WORK TO COMPLETE
Turn the items from the line containing "Schwarzes Langarm-Polohemd aus" through the line containing "Sitter Profile Image: Vuanh & Travis D.", both included, into a numbered list. Omit blank lines and leave the pictures out of the answer.

LISTED RECORDS
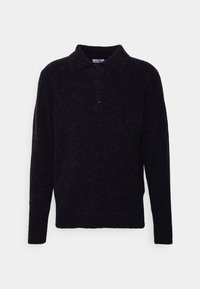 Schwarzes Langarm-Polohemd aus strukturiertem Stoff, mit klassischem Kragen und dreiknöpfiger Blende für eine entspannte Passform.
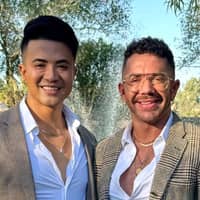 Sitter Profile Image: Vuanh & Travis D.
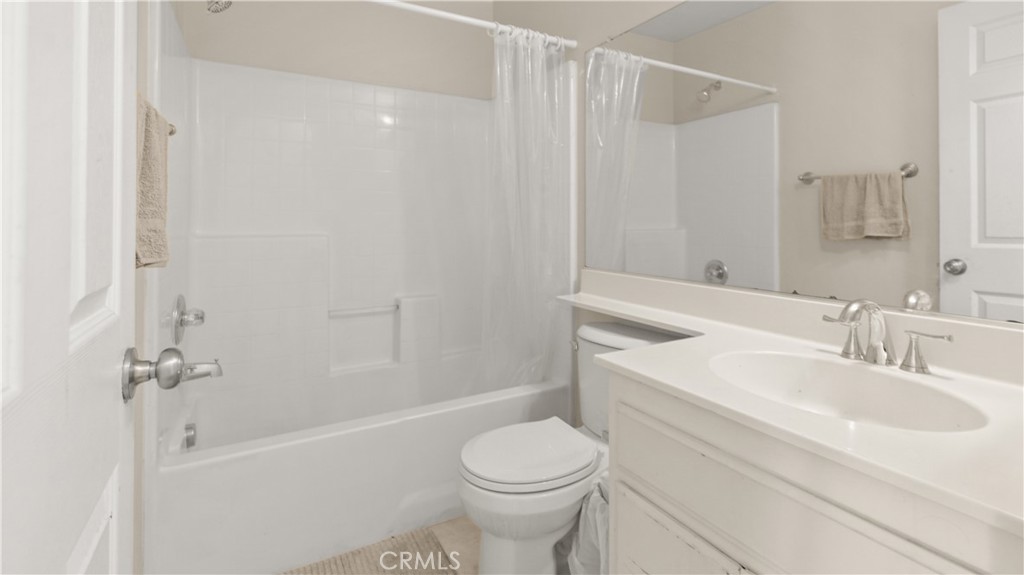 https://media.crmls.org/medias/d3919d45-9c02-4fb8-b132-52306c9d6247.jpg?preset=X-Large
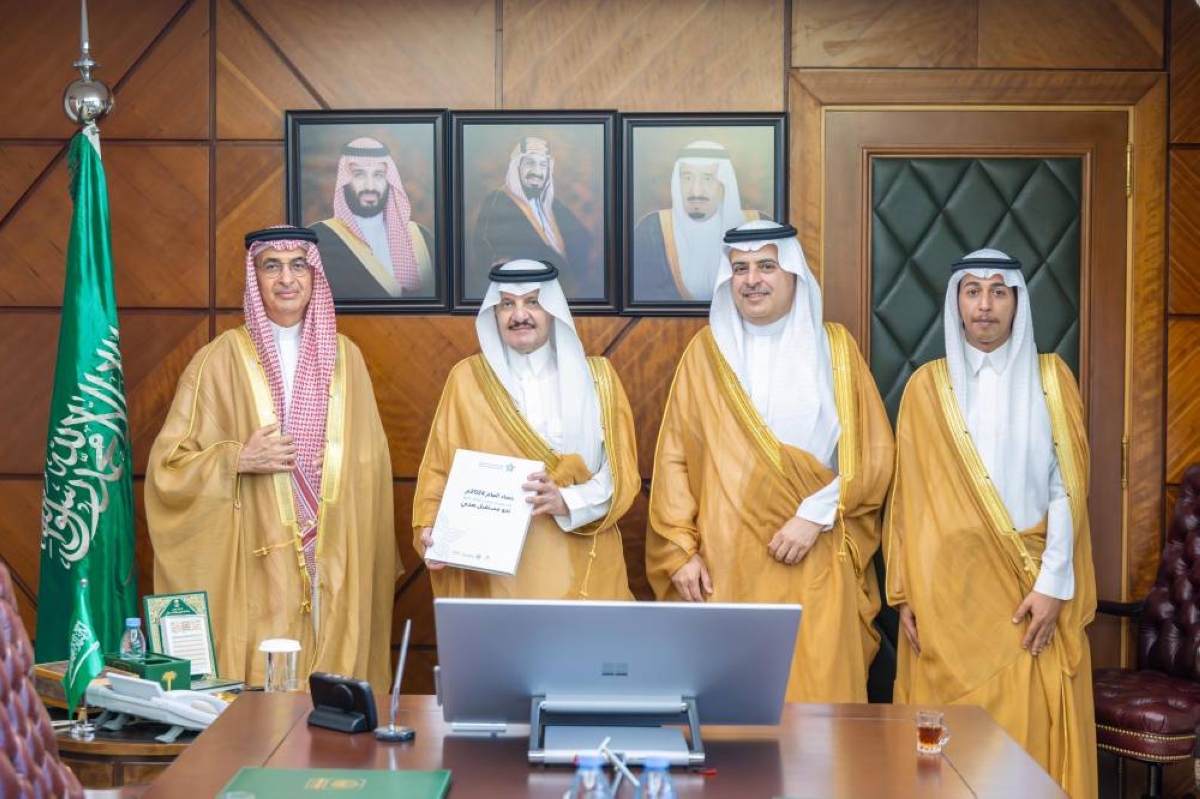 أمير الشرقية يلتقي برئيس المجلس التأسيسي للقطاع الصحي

* * *

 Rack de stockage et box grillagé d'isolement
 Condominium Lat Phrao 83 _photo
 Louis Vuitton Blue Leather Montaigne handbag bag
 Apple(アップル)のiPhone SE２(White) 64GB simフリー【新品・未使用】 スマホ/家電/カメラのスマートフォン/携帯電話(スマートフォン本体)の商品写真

RESULT
1.  Schwarzes Langarm-Polohemd aus strukturiertem Stoff, mit klassischem Kragen und dreiknöpfiger Blende für eine entspannte Passform.
2.  Sitter Profile Image: Vuanh & Travis D.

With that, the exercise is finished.